**PASSAGE PROVIDED**

Re: Questions re the new mount_setattr(2) manual page

From: Michael Kerrisk (man-pages)
Date: Thu Aug 12 2021 - 21:25:11 EST

Next message: Joel Stanley: "Re: [PATCH v2 4/6] ARM: dts: aspeed: Add Facebook Cloudripper (AST2600) BMC"
Previous message: Stephen Rothwell: "linux-next: manual merge of the net-next tree with the net tree"
In reply to: Christian Brauner: "Re: Questions re the new mount_setattr(2) manual page"
Messages sorted by: [ date ] [ thread ] [ subject ] [ author ]

Hello Christian,

On 8/12/21 10:38 AM, Christian Brauner wrote:
> On Thu, Aug 12, 2021 at 07:36:54AM +0200, Michael Kerrisk (man-pages) wrote:
>> [CC += Eric, in case he has a comment on the last piece]

[...]

>>> That's really splitting hairs.
>>
>> To be clear, I'm not trying to split hairs :-). It's just that
>> I'm struggling a little to understand. (In particular, the notion
>> of locked mounts is one where my understanding is weak.)
>>
>> And think of it like this: I am the first line of defense for the
>> user-space reader. If I am having trouble to understand the text,
>> I wont be alone. And often, the problem is not so much that the
>> text is "wrong", it's that there's a difference in background
>> knowledge between what you know and what the reader (in this case
>> me) knows. Part of my task is to fill that gap, by adding info
>> that I think is necessary to the page (with the happy side
>> effect that I learn along the way.)
>
> All very good points.
> I didn't mean to complain btw. Sorry that it seemed that way. :)

No problem. I need to think more carefully about my words
sometimes in mails too :-)

>>> Of course this means that we're
>>> propagating into a mount namespace that is owned by a different user
>>> namespace though "crossing user namespaces" might have been the better
>>> choice.
>>
>> This is a perfect example of the point I make above. You say "of course",
>> but I don't have the background knowledge that you do :-). From my
>> perspective, I want to make sure that I understand your meaning, so
>> that that meaning can (IMHO) be made easier for the average reader
>> of the manual page.
>>
>>>> the aforementioned flags to protect these sensitive
>>>> properties from being altered.
>>>>
>>>> • A new mount and user namespace pair is created. This
>>>> happens for example when specifying CLONE_NEWUSER |
>>>> CLONE_NEWNS in unshare(2), clone(2), or clone3(2). The
>>>> aforementioned flags become locked to protect user name‐
>>>> spaces from altering sensitive mount properties.
>>>>
>>>> Again, this seems imprecise. Should it say something like:
>>>> "... to prevent changes to sensitive mount properties in the new
>>>> mount namespace" ? Or perhaps you have a better wording.
>>>
>>> That's not imprecise.
>>
>> Okay -- poor choice of wording on my part:
>>
>> s/this seems imprecise/I'm having trouble understanding this/
>>
>>> What you want to protect against is altering
>>> sensitive mount properties from within a user namespace irrespective of
>>> whether or not the user namespace actually owns the mount namespace,
>>> i.e. even if you own the mount namespace you shouldn't be able to alter
>>> those properties. I concede though that "protect" should've been
>>> "prevent".

**AVAILABLE DATA**
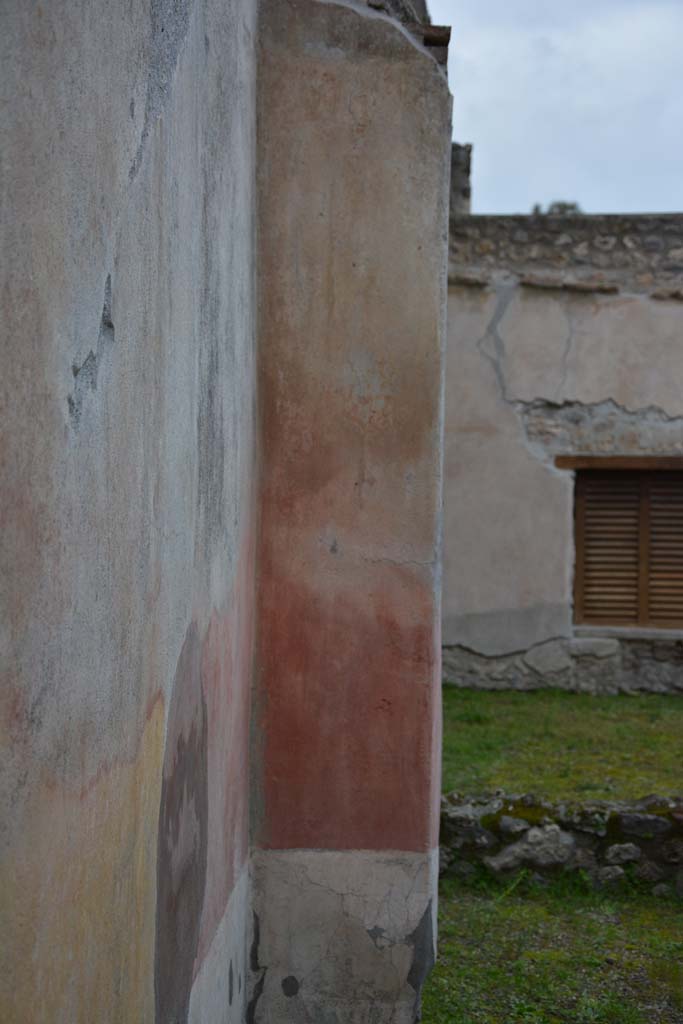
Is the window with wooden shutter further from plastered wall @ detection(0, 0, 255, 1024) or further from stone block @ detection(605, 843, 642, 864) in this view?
plastered wall @ detection(0, 0, 255, 1024)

**TASKS TO COMPLETE**
1. Name every system call that the email about the mount_setattr(2) manual page writes with a manual section number in parentheses.
2. Go on with the email about the mount_setattr(2) manual page, starting after its final quoted sentence.

**ANSWERS BY TASK**
1. mount_setattr(2), unshare(2), clone(2), clone3(2)

2.
>>
>> Can I check my education here please. The point is this:
>>
>> * The mount point was created in a mount NS that was owned by
>> a more privileged user NS (e.g., the initial user NS).
>> * A CLONE_NEWUSER|CLONE_NEWNS step occurs to create a new (user and)
>> mount NS.
>> * In the new mount NS, the mounts become locked.
>>
>> And, help me here: is it correct that the reason the properties
>> need to be locked is because they are shared between the mounts?
>
> Yes, basically.

Yes, but that last sentence of mine was wrong, wasn't it? The
properties are not actually shared between the mounts, right?
(Earlier, I had done in experiment which misled e into thinking
there was sharing, but now it looks to me like there is not.)

> The new mount namespace contains a copy of all the mounts in the
> previous mount namespace. So they are separate mounts which you can best
> see when you do unshare --mount --propagation=private. An unmount in the
> new mount namespace won't affect the mount in the previous mount
> namespace. Which can only nicely work if they are separate mounts.
> Propagation relies (among other things) on the fact that mount
> namespaces have copies of the mounts.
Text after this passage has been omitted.